Campo é aquilo que define e contém toda a percepção e troca. O comportamento deixa de ser entendido apenas como resultado da realidade interna da pessoa e passa a ser analisado em função do campo que existe no momento em que ele acontece onde objetos e pessoas são vistos na sua relação total com o ambiente que o cerca. Essa perspectiva é notória no relato de Win Wenders que diz que prefere ver tudo enquadrado. Nessa percepção um bom enquadramento seria uma tentativa (imaginária na maioria das vezes) de melhor delimitar o campo que na verdade não admite tais precisões, sendo também uma forma de tamponamento de um excesso e da angústia da indiferenciação. A visão seria como uma mediação, baseada nos conceitos e percepções particulares de cada indivíduo, realizadas entre o olhar e o objeto, o diálogo e a subjetividade de cada ser com o real, no qual criamos.

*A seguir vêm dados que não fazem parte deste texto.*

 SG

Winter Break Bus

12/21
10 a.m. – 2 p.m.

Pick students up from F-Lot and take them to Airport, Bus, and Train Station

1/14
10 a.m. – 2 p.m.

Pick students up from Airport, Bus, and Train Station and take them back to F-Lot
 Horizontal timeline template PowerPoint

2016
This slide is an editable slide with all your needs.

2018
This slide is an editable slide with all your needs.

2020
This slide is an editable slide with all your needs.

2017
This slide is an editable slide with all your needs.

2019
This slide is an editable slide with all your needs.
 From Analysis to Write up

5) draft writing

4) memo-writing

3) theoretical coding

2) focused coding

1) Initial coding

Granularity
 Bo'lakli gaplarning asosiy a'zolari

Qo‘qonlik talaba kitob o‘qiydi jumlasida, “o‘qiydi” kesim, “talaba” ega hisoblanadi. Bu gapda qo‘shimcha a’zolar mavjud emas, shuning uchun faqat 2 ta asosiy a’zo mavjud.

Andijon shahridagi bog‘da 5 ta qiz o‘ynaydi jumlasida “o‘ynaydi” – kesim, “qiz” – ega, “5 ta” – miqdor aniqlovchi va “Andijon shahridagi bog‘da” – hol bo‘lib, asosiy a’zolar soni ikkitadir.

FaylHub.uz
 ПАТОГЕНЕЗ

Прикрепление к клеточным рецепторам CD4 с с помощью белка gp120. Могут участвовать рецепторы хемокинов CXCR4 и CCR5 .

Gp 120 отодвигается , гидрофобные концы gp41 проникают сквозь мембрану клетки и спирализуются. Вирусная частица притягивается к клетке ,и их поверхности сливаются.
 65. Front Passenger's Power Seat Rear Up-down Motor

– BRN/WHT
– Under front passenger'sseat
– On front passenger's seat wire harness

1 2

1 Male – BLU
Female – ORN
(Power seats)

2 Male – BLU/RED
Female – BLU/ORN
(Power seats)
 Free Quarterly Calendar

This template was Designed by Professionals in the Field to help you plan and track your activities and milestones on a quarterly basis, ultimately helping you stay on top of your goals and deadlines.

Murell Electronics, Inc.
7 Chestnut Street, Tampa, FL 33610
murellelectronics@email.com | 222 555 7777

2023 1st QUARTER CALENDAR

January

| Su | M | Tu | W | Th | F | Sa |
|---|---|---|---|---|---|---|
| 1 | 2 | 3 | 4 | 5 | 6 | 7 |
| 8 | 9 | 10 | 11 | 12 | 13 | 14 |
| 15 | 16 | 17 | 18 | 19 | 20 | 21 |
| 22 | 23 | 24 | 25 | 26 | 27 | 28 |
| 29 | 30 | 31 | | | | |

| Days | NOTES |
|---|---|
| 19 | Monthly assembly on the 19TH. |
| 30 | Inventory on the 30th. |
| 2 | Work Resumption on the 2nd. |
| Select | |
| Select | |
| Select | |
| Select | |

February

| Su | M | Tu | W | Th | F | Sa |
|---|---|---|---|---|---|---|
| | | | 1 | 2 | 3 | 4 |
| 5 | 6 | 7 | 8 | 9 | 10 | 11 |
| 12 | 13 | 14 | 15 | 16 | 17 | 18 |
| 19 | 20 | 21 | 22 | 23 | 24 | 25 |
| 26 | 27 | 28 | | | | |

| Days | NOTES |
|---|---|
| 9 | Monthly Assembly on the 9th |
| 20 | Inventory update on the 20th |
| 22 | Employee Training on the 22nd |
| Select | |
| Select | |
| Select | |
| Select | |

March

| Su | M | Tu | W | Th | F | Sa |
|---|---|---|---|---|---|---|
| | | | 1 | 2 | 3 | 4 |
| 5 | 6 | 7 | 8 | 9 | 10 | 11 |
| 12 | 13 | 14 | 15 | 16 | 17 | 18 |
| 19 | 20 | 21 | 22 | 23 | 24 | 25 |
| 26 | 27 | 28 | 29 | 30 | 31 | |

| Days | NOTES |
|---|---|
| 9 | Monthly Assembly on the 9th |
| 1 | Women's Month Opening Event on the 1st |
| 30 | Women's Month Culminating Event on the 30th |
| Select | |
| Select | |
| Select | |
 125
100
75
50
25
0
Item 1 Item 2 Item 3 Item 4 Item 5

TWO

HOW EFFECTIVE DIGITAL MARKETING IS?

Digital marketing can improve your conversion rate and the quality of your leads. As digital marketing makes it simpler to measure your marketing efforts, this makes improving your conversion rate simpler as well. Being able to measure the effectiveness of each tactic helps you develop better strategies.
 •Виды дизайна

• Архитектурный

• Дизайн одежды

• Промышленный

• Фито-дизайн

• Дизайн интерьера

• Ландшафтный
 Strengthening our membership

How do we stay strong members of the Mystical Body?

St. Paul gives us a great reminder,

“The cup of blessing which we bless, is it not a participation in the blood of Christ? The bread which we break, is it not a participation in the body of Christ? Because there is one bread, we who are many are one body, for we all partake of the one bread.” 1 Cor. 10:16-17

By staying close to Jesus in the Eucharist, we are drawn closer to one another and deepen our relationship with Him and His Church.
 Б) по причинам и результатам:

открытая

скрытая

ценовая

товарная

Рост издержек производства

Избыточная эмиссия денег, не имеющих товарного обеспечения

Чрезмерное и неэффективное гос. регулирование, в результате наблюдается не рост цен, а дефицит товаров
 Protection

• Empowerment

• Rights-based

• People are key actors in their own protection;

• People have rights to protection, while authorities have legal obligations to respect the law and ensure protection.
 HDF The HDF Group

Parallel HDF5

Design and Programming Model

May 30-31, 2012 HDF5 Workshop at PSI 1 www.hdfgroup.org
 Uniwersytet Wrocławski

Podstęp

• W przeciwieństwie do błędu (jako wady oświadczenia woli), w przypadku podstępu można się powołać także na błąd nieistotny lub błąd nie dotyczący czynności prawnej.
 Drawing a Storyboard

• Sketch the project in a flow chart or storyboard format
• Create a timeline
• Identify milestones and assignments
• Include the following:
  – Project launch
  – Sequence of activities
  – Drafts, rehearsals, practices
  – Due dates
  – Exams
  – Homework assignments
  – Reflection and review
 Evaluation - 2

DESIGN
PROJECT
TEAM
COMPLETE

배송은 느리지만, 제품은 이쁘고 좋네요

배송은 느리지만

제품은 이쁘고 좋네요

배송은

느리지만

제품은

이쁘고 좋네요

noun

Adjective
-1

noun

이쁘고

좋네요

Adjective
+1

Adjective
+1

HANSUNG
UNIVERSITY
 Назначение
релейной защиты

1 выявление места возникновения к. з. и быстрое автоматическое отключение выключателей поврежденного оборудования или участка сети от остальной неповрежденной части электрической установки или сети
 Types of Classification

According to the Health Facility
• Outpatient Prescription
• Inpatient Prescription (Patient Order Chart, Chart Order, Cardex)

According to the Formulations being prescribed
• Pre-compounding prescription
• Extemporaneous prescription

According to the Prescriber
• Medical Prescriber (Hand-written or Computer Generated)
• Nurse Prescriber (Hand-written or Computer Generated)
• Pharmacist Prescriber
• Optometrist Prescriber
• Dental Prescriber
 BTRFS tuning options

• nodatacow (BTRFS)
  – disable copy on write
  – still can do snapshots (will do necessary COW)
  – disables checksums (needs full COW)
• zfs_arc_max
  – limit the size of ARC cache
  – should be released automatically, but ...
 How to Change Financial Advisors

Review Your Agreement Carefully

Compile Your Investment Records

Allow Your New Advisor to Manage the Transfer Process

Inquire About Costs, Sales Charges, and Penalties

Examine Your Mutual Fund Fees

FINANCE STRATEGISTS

Existem várias formas de ver o real, como relata a cineastra Agnes Varda: “A visão é alterada por sentimentos, sentimentos fortes?” revelando o estabelecimento entre a realidade espacial e a existencial. Apesar de o indivíduo ser um universo fechado ele se encontra dentro de um universo mais amplo com o qual se relaciona. O organismo é um sistema organizado, com o todo diferenciado em suas partes, sendo qualquer sujeito um ser integrado e consistente. Não se pode entender o todo a partir do estudo de suas partes separadas.
O homem é um ser-do-mundo com o outro e este fato é percebido no depoimento de Oliver Sacks que relata que a percepção do outro irá depender dos vínculos tecidos na relação, conduzindo o comportamento a ser regulado pelo meio comportamental em que se está inserido produzindo um comportamento molar o qual é visível a todos e o molecular que acontece no interior do indivíduo do qual só ele tem acesso.
Dessa forma, a visibilidade dos indivíduos que percebem de forma diferenciada o mundo e a si mesmo, sob as mais diversas condições, abre-se ao percebedor como um novo horizonte de significações que no mínimo, farão com que ele hesite antes de fazer discursos que simplifiquem, reduzam ou naturalizam as concepções sobre a realidade como algo fechado, pronto e independente, tendo várias possibilidades de perceber o mundo, seja ele consciente, inconsciente ou imposto por qualquer tipo de limitação física.